Mishkoff deviated from the pattern in a number of ways. He did not register large quantities of domain names. He did develop his own content. When contacted, he did not immediately express an interest in selling the name. Cybersquatters often use false contact information in their WHOIS record of domain name registration, in order to conceal their identity and place of residence from lawyers and law enforcement. Mishkoff did not do this. Mishkoff registered only a few domains, all of them generic (such as <evenday.com>, <multiweb.com> and <familyonline.com>) and related to his own business ideas.
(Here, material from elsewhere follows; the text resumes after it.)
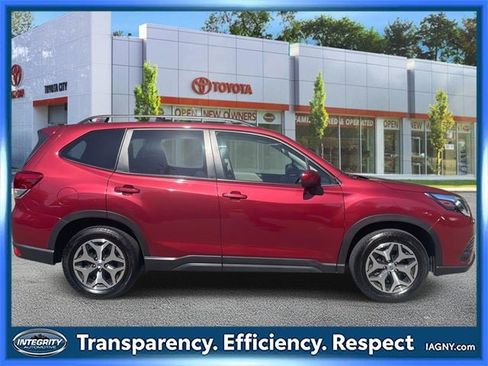 Used 2023 Subaru Forester Premium image 5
It is an undisputed fact that the <shopsatwillowbend.com> domain is the only trademark-related domain he registered before becoming irate and registering the "sucks" domains. The plaintiff's portrayal of him as a cybersquatter rests on extremely thin ice.
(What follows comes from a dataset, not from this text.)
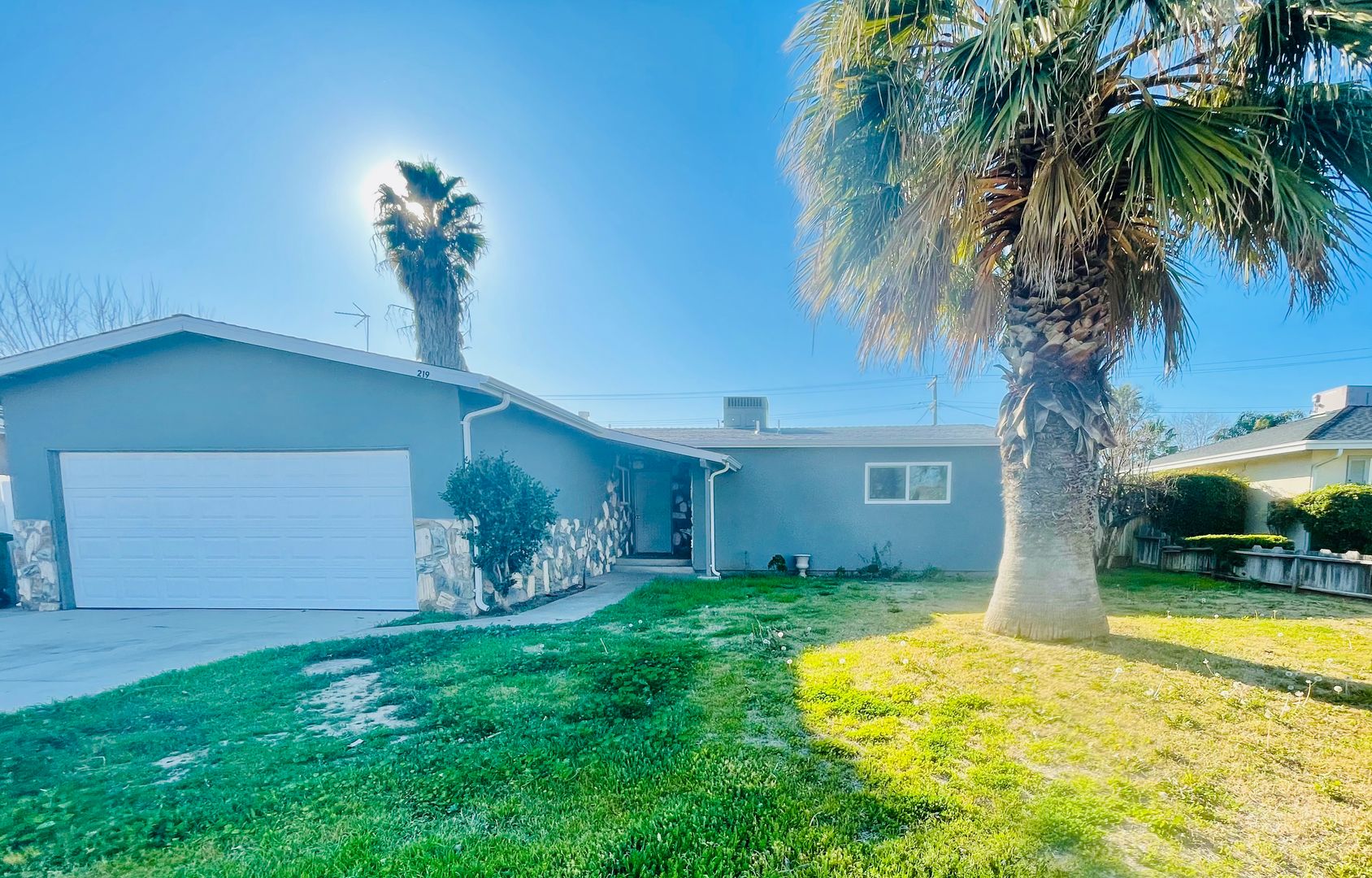 Los Banos House: 219 N. Santa Rita St.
There are some types of cybersquatters who do develop content. These fall into two categories: 1) those who link trademarked names to porn sites in order to blackmail and extort the trademark owner, and 2) typo-squatters, that is, those who register domain names that are only a few characters different from famous trademarks to catch sloppy Internet typers and subject them to a parade of advertisements. These ads generate revenue for the typosquatter on a click-through basis. Mishkoff does not fit either pattern. While his site contained a link to his own home page and an unpaid ad for his girlfriend's activities, he was not in the business of selling web-based advertising to third parties. Nor did he get compensated for generating hits to other websites. Moreover, for misdirection to be a profitable business method, the typosquatter must register and use lots of domain names. An isolated domain name simply won't attract enough traffic, and a purely local brand is not the domain of choice. The famous typosquatter John Zuccarini, for example, registered hundreds of domain names, all of them slight misspellings of globally famous trademarks. Moreover, since the plaintiff itself clearly prefers the much shorter and easier to type <shopwillowbend.com> over the cumbersome and infrequently used (no longer functional?) <theshopsatwillowbend.com>, the alleged similarity between the offending domain and the plaintiff's domain is not so great.
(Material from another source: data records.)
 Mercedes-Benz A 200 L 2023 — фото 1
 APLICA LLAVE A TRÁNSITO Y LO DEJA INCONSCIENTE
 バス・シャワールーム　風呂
I am amused by the plaintiff's suggestion that Mishkoff's acceptance of the proposed settlement sum of $1,000 constitutes evidence of domain name speculation and cybersquatting. If all the world's cybersquatters spent as much time developing and hosting web content as Mishkoff and then relinquished their domains for a mere $1,000, the world would be a better place - because cybersquatters would lose money and cease their practice. In assessing Mishkoff's costs, it is patently wrong to look only at the $70 he spent on registering the name. An active website must be name served (anywhere from $30/year and much more if he bought and configured his own DNS server and software) and hosted ($250 a year or so, and again more if he used his own equipment and bandwidth). If Mishkoff spent only eight hours designing, writing, loading and modifying the content, then, at the $100/hour he commands as a consultant, his costs after only a year of publishing the web site would easily exceed the $1,000 sum. There is no return on investment here. This in my judgment constitutes strong circumstantial evidence that acceptance of the settlement offer was motivated by a desire to recoup costs and end the dispute. Whatever Mishkoff's motives, it does not correspond to the typical patterns of commercial cybersquatting.